■ Objectif de l'exercice
Répondez aux questions suivantes en vous appuyant sur l'extrait relatif à la procédure de rectification fiscale.
(a) Quels articles du LPF encadrent l'exigence de motivation des propositions de rectification ?
(b) De quel délai le contribuable dispose-t-il pour répondre à une proposition de rectification ?
(c) Selon l'article R. 57-1 LPF, que doit faire connaître la proposition ?

Le juge de l'impôt nous rappelle les conditions de régularité de la procédure de rectification lorsque l'administration fiscale se fonde sur des documents transmis à des tiers, notamment à une société dont le contribuable est gérant.
Au cœur de ce litige se trouve l'obligation de l'administration fiscale de motiver ses propositions de rectification, un principe fondamental des droits de la défense du contribuable. Les articles L. 11, L. 57 et R. 57-1 du LPF encadrent cette exigence. L'article L. 57 LPF dispose que :
L'administration adresse au contribuable une proposition de rectification qui doit être motivée de manière à lui permettre de formuler ses observations ou de faire connaître son acceptation.
Le contribuable dispose d'un délai de trente jours (prorogeable de trente jours supplémentaires sur demande) pour répondre à cette proposition. L'article R. 57-1 LPF précise que la proposition doit faire connaître "la nature et les motifs de la rectification envisagée" et inviter le contribuable à faire parvenir ses observations dans le délai imparti.

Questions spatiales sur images
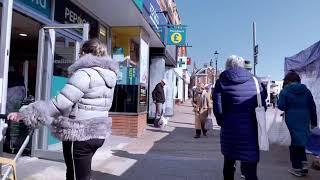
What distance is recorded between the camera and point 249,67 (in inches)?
212

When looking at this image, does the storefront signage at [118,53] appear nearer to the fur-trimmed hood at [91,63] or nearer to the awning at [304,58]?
the awning at [304,58]

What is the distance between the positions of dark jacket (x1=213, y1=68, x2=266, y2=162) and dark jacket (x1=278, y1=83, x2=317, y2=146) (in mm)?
2591

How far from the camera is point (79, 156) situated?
359cm

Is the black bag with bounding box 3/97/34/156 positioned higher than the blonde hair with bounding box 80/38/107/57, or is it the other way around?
the blonde hair with bounding box 80/38/107/57

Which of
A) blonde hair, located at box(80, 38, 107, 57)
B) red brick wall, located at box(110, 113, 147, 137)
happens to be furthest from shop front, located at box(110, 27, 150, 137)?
blonde hair, located at box(80, 38, 107, 57)

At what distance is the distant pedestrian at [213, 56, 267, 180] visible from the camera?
4.72 m

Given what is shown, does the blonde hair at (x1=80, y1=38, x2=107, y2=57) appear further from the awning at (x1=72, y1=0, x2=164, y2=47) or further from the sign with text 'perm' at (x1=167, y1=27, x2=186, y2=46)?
the sign with text 'perm' at (x1=167, y1=27, x2=186, y2=46)

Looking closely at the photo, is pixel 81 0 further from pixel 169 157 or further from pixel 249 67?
pixel 249 67

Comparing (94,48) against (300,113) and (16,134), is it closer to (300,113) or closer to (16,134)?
(16,134)

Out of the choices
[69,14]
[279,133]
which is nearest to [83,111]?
[69,14]

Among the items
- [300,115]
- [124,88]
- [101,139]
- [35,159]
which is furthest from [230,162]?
[124,88]

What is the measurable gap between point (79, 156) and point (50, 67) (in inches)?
174

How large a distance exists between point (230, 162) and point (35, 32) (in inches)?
314

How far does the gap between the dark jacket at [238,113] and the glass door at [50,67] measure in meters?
3.24
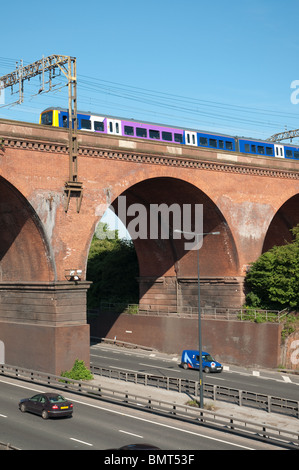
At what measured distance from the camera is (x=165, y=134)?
171 feet

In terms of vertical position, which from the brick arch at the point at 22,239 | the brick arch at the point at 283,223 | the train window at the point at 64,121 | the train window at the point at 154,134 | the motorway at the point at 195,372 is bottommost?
the motorway at the point at 195,372

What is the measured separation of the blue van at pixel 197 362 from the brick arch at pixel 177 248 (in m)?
8.73

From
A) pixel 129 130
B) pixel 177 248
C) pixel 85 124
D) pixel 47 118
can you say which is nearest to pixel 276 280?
pixel 177 248

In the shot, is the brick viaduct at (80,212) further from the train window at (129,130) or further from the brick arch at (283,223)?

■ Corrigé de l'exercice
(a) Les articles L. 11, L. 57 et R. 57-1 du LPF.
(b) D'un délai de trente jours, prorogeable de trente jours supplémentaires sur demande.
(c) « la nature et les motifs de la rectification envisagée ».